For the first time in my life, one of the popular girls at school fawned all over me when the news
about my mother's death got around. Boy, she milked that sympathy thing to her best advantage
and I let her, knowing full well she was only using poor, poor Linda as another charity case to
make her look good. The novelty passed; I had the opportunity to see real shallowness
in action.
At home, it was just Granny and me. She was very bitter about out-living one of her children
and my aunt wasn't too thrilled about the situation, either. I became a ward of the state of Oregon,
in my grandmother's custody, and the Department of Social Services put me through a variety
of tests and evaluations. I remember sitting in their offices, waiting, and they didn't even have
anything very interesting to read. I amused myself by attempting to pronounce the words printed
on the office glass doors, backwards, and to this day, I can still say "Eraflew cilbup" (with a hard
"c" sound) whenever I think about it. One of their tests indicated I had an IQ of 156. Great;
confirmation as a "genius" reaffirmed my geek status.
It wasn't all depressing, though! Even after Mom died, I was treated as a full member
of the matriarchy with equal rights. My opinions had been welcomed, nurtured, challenged and
treated with respect. I'd been allowed to set my own hours, within reason; since I valued my
grades at school, if I stayed up too late to get adequate rest, my punisment was bringing home
a B. We'd always watch the evening and late news together; Granny continued to work on her
80-bazillion piece jigsaw puzzles. We had a fire in the fireplace almost every night and I
learned how to set the kindling on the crumpled newspapers under the main firelogs just so.
My bedroom was in the "Chart House," small, private and detached from the main building.
Although "Go to your room!" was something the other kids at school dreaded, I wouldn't have
minded much. I did spend more time there, alone, after Mom died, than I had before.
Sometimes my grandmother would come knock on the door to see if I wanted to come into the
main house and keep her company.
That changed, though. My father reappeared to take me back to California with his "new" wife
and kids, just for the summer. I was ecstatic at having a full set of parents and sisters once again.

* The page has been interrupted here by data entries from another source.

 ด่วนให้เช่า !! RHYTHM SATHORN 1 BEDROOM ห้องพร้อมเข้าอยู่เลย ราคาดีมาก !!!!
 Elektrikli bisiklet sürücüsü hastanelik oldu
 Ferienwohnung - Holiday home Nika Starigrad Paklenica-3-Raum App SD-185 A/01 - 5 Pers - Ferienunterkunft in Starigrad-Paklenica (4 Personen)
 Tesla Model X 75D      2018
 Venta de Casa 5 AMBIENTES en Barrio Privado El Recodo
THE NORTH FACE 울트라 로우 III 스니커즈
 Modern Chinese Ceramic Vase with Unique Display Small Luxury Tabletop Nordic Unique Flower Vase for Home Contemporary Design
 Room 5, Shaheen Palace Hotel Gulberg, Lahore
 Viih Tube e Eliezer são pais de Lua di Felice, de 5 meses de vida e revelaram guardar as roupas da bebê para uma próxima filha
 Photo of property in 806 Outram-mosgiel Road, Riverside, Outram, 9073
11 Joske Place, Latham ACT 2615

Wow! TWO sisters, now, and I wasn't the youngest! It broke my grandmother's heart when I
chose to remain there and the Department of Social Services solidified that decision.

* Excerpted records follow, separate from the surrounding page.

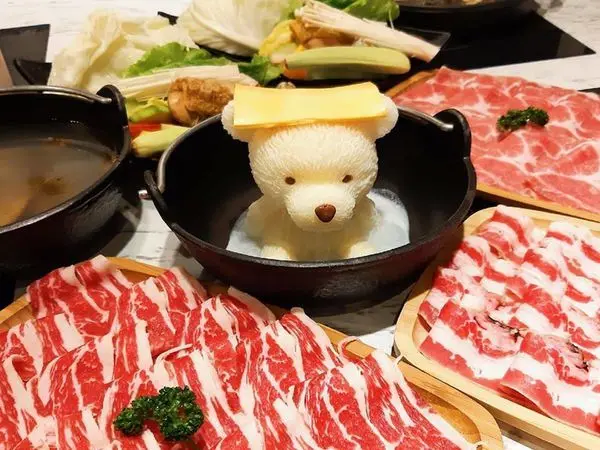 【新竹】吃了秤子【鐵了心自慢鍋物】極品鍋物的新選擇，環境高雅整潔，起司牛奶熊熊鍋香氣濃郁逼人，肉品新鮮份量足。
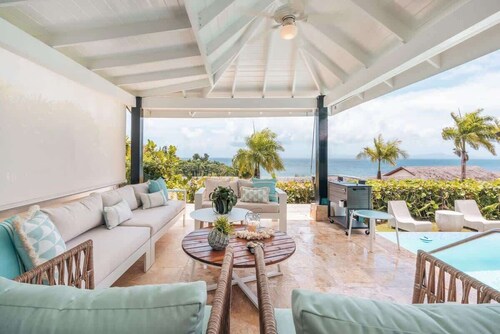 Villa with ocean view/bbq/pool/resort access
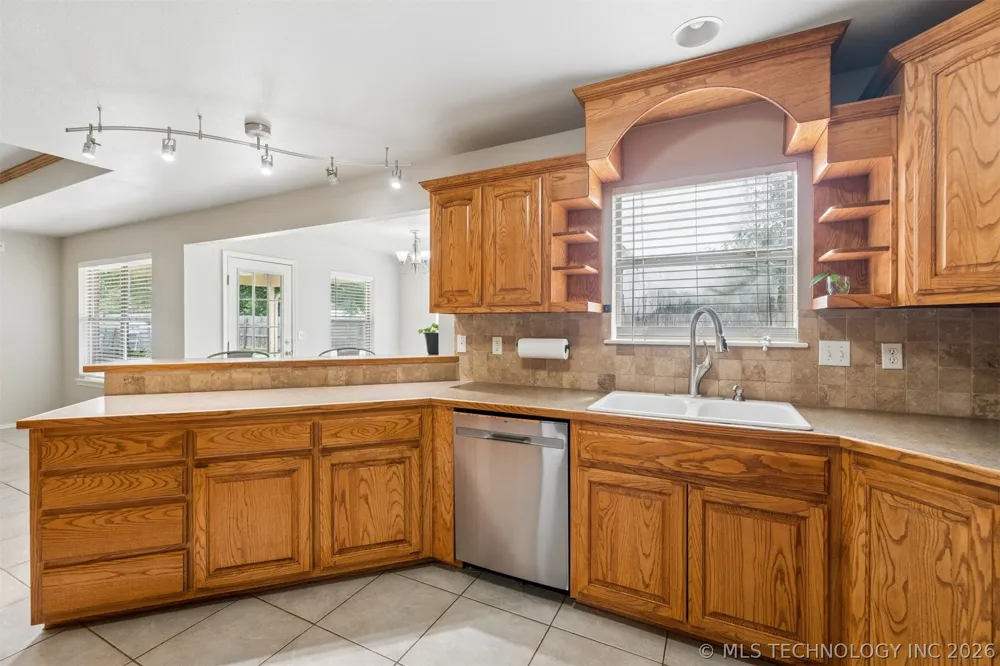 810 Tony Avenue Perkins, OK 74059
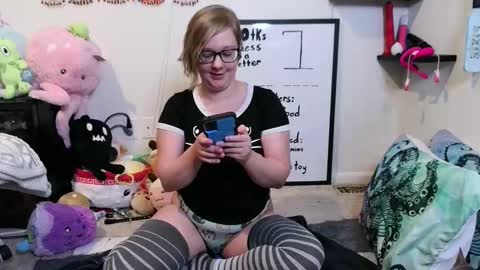 Pixie and Tentacle Overlord online show from November 2025 11:17:01 PM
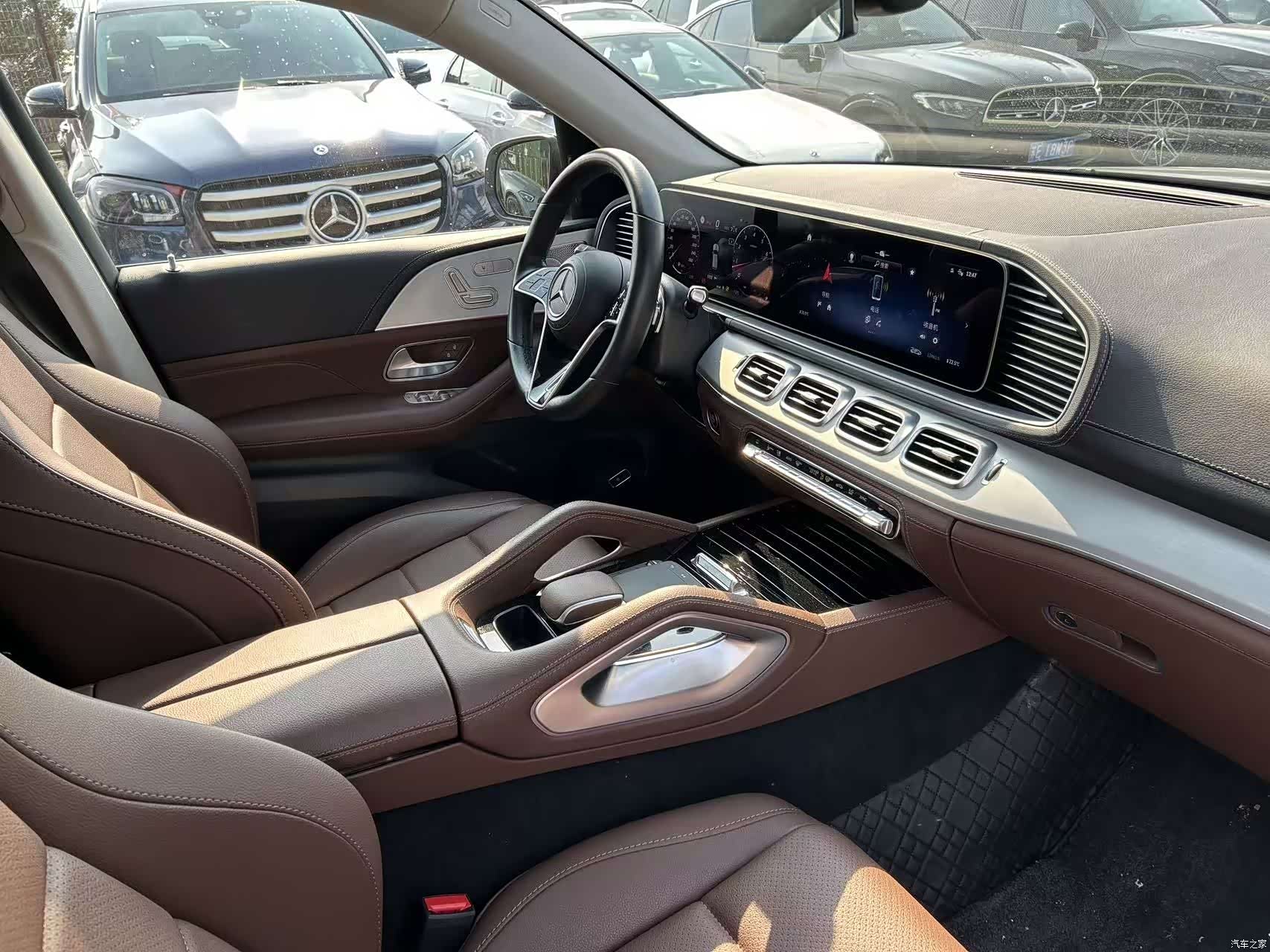 Mercedes-Benz GLE, 2024 13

Every few years, I take a Road Trip up through Oregon and make a point to visit our old home.
This is a view of the house from the Devil's Punch Bowl State Park, taken
in August '99.
Granny sold this house in Otter Rock (although it was barn red and not blue, at the time)
and moved to a mobile-home park in Portland. She left the glorious Oregon coast to live closer
to my aunt, her surviving daughter, because she couldn't live by herself in such a remote
location. She had a heart condition, couldn't drive any more, and had to move 100 miles away
to the city from her beloved home overlooking the ocean. (Here's a bigger picure of what she
had to give up; that little now-blue house sits directly over the beach, with only a very few neighbors.)
My grandmother died before I got a chance to get back to make amends for choosing to live with
"that bastard" my father, instead of her. Very little of my mother's belongings were given
to us; my sister managed to save some items. Often when I visit her, I touch those heirlooms
and am both sad that's all that remains and glad that she was able to salvage those bits of
our history.
What else did I lose as a youngster? Well, let's see, when I was fifteen, I earned the dubious
right to start wearing tampons.... under the criteria previously established in my mind at age eleven.